Let me begin this article by stating for the record that for the longest time I hated Glock pistols with a capital H. It sounds funny now, but when I initially began experimenting with Glocks, I felt incredibly uneasy about carrying one with a round in the chamber because they always seemed to be a breath away from going off. In fact, it took years of me test firing various Glocks with different types of ammunition and reading every magazine article ever written about Glocks for me to change the way I feel about these incredibly well-made, striker fired pistols. So, after a very long transition period, I now own a Glock 17, a Glock 19 and a Glock 21, and I have another Glock 17 with a discontinued OD green frame and Glock night sights on order at the law enforcement price.
Recently, I had the opportunity to test Gen4 versions of the Glock 17 and 22. In this review, I will examine the newest version of America’s most popular law enforcement service pistol, the Glock 22 Gen4.
For several years now I’ve been waiting for Glock to come out with a new generation of pistols that offer a slightly different type of ergonomics. I’ve also wondered why the subcompact Glock pistols had a captive recoil spring but the larger models did not. While this is not a big problem on Glocks chambered in 9mm, some end users who wanted or needed to use a Glock pistol in a more substantial caliber had problems dealing with the increase in recoil and, in some instances, had reliability issues when using some of the previous generation Glock pistols.
Over the past few years, firearms manufacturers have begun manufacturing pistols with adjustable grip panels or different size inserts you can change to adjust the ergonomics and alter the way a pistol feels in your hand. With its Gen4 models, Glock decided to make this transition as well. Glock Gen4s feature a standard small grip and two interchangeable backstraps (one medium, one large). They also sport a captive or dual recoil spring designed to reduce felt recoil, improve reliability and improve longevity. Of course, like previous Glocks, the Gen4s come standard with an accessory rail for use with a tactical light, and you can also equip them with night sights.

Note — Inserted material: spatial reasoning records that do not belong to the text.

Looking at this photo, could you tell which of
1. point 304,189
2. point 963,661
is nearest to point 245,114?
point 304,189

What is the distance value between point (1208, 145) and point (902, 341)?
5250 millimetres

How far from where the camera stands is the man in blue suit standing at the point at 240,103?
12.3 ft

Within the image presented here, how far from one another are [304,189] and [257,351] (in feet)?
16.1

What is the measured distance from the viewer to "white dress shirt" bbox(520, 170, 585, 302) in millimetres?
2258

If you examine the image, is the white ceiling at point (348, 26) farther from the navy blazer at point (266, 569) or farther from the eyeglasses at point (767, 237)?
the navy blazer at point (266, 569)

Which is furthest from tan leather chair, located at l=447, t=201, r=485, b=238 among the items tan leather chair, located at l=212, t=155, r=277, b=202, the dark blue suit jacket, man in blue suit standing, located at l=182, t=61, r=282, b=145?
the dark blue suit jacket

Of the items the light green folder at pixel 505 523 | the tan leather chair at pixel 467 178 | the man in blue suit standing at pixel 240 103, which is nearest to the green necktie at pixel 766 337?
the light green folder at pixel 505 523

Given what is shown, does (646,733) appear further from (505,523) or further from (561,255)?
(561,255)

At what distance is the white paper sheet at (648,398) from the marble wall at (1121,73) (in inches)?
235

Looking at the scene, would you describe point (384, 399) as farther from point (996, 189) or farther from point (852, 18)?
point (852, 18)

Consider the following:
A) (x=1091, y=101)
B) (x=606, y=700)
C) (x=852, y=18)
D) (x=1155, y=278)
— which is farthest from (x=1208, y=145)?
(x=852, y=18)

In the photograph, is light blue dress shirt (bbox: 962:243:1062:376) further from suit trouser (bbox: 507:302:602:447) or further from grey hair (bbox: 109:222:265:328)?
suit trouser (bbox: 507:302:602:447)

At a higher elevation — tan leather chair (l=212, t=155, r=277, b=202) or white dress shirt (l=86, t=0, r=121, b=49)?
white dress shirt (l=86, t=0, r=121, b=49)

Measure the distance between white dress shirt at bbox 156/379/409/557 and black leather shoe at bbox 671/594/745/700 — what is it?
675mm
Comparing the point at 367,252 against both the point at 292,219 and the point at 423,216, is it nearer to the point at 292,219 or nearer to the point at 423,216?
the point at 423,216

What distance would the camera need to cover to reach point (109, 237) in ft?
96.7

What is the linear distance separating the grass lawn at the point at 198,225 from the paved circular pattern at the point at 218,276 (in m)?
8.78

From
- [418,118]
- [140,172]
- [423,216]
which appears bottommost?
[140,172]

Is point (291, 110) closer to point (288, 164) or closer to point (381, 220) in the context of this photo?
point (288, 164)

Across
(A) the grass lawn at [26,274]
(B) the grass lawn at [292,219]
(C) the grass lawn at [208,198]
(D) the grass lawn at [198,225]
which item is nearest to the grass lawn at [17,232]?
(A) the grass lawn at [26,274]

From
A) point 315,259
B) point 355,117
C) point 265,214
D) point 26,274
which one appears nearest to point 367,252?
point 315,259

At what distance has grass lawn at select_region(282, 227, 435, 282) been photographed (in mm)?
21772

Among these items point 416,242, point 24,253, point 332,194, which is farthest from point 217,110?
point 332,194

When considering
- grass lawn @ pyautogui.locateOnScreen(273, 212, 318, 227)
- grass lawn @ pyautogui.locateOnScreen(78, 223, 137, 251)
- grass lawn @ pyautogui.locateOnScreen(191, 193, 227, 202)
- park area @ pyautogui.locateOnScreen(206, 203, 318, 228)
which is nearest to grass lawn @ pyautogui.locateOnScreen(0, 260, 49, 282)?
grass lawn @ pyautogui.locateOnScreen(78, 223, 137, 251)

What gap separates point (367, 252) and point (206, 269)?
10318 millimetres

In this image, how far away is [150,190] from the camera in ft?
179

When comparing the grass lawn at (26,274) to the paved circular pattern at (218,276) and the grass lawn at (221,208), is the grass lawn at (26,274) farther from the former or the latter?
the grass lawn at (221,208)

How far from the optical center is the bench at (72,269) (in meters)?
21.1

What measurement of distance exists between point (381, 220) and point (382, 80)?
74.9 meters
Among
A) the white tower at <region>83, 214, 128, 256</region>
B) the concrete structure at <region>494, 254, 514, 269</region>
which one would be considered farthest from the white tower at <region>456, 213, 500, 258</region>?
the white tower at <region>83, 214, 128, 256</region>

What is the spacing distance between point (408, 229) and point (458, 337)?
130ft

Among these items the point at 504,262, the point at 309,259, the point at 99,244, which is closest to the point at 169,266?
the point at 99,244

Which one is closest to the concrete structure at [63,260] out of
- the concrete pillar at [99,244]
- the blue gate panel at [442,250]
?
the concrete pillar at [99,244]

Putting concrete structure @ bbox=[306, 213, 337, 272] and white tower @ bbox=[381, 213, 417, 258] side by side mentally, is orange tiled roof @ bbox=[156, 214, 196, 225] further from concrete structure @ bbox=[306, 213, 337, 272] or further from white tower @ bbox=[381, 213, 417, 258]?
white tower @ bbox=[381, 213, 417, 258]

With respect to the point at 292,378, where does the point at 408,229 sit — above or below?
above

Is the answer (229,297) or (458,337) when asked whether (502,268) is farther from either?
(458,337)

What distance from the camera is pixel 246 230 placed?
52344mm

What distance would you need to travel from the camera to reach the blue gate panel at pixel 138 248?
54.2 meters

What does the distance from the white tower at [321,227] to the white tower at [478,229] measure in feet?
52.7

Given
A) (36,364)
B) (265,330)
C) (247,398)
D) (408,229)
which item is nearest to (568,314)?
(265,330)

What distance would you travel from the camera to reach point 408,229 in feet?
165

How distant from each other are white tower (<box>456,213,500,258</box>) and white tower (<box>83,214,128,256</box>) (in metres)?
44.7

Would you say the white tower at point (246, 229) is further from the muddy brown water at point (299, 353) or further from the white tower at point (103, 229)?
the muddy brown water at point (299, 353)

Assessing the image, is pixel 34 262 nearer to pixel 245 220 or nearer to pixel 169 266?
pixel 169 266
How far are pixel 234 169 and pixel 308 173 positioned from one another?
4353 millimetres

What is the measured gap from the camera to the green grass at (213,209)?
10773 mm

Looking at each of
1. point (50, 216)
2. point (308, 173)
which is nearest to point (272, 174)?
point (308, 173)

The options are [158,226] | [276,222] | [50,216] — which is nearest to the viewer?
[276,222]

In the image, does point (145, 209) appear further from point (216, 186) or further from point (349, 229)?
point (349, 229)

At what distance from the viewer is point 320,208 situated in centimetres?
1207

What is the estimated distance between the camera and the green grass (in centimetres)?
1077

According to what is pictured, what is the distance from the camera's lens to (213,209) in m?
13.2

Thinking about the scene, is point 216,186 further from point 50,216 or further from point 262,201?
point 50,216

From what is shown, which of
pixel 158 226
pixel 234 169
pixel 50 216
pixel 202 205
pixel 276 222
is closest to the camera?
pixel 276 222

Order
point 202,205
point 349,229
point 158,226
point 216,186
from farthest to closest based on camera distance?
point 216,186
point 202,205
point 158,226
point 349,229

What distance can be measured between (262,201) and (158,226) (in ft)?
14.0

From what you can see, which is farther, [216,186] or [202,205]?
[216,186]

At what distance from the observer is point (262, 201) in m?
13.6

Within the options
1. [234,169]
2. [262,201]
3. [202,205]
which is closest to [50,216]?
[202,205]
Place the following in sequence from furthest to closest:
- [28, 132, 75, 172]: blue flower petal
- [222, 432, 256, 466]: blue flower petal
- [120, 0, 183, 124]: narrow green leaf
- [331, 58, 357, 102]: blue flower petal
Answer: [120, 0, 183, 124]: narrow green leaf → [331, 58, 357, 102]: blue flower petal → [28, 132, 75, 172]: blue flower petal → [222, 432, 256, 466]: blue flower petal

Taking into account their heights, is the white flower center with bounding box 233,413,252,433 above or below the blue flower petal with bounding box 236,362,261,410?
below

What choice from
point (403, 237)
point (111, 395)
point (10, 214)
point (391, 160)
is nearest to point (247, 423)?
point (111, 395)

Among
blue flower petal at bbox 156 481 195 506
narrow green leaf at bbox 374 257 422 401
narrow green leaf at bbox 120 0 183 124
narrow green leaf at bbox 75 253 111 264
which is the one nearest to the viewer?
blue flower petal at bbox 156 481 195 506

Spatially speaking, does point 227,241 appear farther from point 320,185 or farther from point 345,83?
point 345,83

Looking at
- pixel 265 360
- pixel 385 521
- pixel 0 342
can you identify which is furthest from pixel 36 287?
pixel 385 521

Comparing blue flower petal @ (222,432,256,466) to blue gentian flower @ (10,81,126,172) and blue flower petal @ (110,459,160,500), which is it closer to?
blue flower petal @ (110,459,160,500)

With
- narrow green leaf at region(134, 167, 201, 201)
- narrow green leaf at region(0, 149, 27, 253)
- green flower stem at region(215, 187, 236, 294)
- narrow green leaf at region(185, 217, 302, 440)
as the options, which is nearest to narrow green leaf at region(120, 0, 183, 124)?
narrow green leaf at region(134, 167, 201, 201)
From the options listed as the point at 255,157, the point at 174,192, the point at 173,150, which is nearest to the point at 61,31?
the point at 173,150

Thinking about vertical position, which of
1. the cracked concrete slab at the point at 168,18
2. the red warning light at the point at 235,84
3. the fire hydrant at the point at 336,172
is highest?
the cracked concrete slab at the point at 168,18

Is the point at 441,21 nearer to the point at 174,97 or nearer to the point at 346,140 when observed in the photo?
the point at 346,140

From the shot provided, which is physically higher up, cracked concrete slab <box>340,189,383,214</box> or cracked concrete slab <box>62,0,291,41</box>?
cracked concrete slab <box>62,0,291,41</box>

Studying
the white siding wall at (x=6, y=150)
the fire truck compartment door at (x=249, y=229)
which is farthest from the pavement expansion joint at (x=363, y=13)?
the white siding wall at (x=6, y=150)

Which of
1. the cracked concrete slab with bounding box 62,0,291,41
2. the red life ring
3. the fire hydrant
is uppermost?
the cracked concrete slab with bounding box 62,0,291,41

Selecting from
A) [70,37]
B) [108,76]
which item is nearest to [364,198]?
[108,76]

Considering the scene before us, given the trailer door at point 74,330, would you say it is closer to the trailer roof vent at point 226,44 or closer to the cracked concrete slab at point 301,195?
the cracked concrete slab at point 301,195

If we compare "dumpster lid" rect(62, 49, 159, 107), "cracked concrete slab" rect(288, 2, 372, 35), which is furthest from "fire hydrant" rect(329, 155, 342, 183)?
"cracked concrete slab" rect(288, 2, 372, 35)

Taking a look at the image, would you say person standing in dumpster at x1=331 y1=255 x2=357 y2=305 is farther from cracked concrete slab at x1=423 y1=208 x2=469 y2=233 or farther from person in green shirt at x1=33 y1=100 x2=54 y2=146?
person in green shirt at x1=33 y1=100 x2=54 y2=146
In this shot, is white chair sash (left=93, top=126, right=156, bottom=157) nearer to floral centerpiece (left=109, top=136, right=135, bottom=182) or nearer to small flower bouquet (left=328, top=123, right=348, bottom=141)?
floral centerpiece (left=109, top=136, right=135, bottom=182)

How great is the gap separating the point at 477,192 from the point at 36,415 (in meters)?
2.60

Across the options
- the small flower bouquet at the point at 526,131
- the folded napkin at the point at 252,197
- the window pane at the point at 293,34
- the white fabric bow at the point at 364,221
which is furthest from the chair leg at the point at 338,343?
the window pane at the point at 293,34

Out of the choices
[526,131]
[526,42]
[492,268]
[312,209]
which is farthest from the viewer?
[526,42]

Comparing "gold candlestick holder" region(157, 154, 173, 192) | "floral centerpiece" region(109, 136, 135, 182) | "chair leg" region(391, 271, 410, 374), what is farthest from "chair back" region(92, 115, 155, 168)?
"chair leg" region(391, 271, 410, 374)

If you have a small hand, you may find the Glock 22 Gen4 will fit your hand perfectly without having to install the medium or large interchangeable backstrap. When you decide to see how this pistol feels in your hand under firing conditions, test fire it using the standard small grip before you add on any of the interchangeable back straps. If you have a large hand and don’t feel comfortable using the standard small grip, you can then easily try it with the medium or large interchangeable back strap.
Installing these interchangeable back straps is incredibly easy. Simply clip the bottom of the interchangeable backstrap to the bottom of the standard grip and use the supplied pin to secure the top to the frame.
The medium-size backstrap bumps the Glock 22 Gen4’s grip up to the same ergonomics as an earlier generation Glock 22 pistol. Should you install the large backstrap, the grip’s dimensions will approximate that found on a previous generation Glock 21.
The Glock 22 Gen4 proved softer shooting in my hand than previous generations right out of the box. I was curious how the pistol performed with the new grip options, so I test fired it using the standard or small grip as well as with the two interchangeable medium and large backstraps. I ended up leaving the large backstrap installed on the test pistol for as long as I had it on loan to me for evaluation purposes—it felt comfortable because it seemed to be a tad more rounded off along the edges than the more squared off grip on a full-size Glock 21 in .45 ACP.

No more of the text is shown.